90.

He was more than just a boyfriend, then. I wanted to go to Elisa’s house right away, even though my mother kept saying: What are you doing, your sister is preparing a surprise for you, stay here, we’ll all go together later. I paid no attention. I telephoned Elisa, she answered happily and yet embarrassed. I said: Wait for me, I’m coming. I left Pietro and the girls with my parents and set off on foot.

The neighborhood seemed to me more run-down: the buildings dilapidated, the streets and sidewalks full of holes, littered with garbage. From black-edged posters that carpeted the walls—I had never seen so many—I learned that the old man Ugo Solara, Marcello and Michele’s grandfather, had died. As the date attested, the event wasn’t recent—it went back at least two months—and the high-flown phrases, the faces of grieving Madonnas, the very name of the dead man were faded, smudged. Yet the death notices persisted on the streets as if the other dead, out of respect, had decided to disappear from the world without letting anyone know. I saw several even at the entrance to Stefano’s grocery. The shop was open, but it seemed to me a hole in the wall, dark, deserted, and Carracci appeared in the back, in his white smock, and disappeared like a ghost.

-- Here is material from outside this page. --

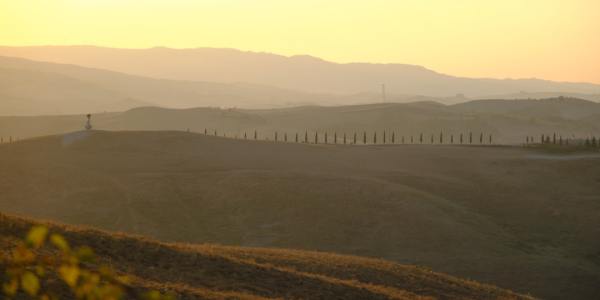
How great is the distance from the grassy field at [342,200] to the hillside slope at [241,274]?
7.55 metres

I climbed up toward the railroad, passing what we used to call the new grocery. The lowered shutter, partly off its tracks, was rusty and defaced by obscene words and drawings. That whole part of the neighborhood appeared abandoned, the shiny white of long ago had turned gray, the plaster had flaked off in places, revealing the bricks. I walked by the building where Lila had lived. Few of the stunted trees had survived. Packing tape held together the crack in the glass of the front door. Elisa lived farther on, in a better maintained area, more pretentious. The porter, a small bald man with a thin mustache, appeared, and stopped me, asking with hostility who I was looking for. I didn’t know what to say. I muttered, Solara. He became deferential and let me go.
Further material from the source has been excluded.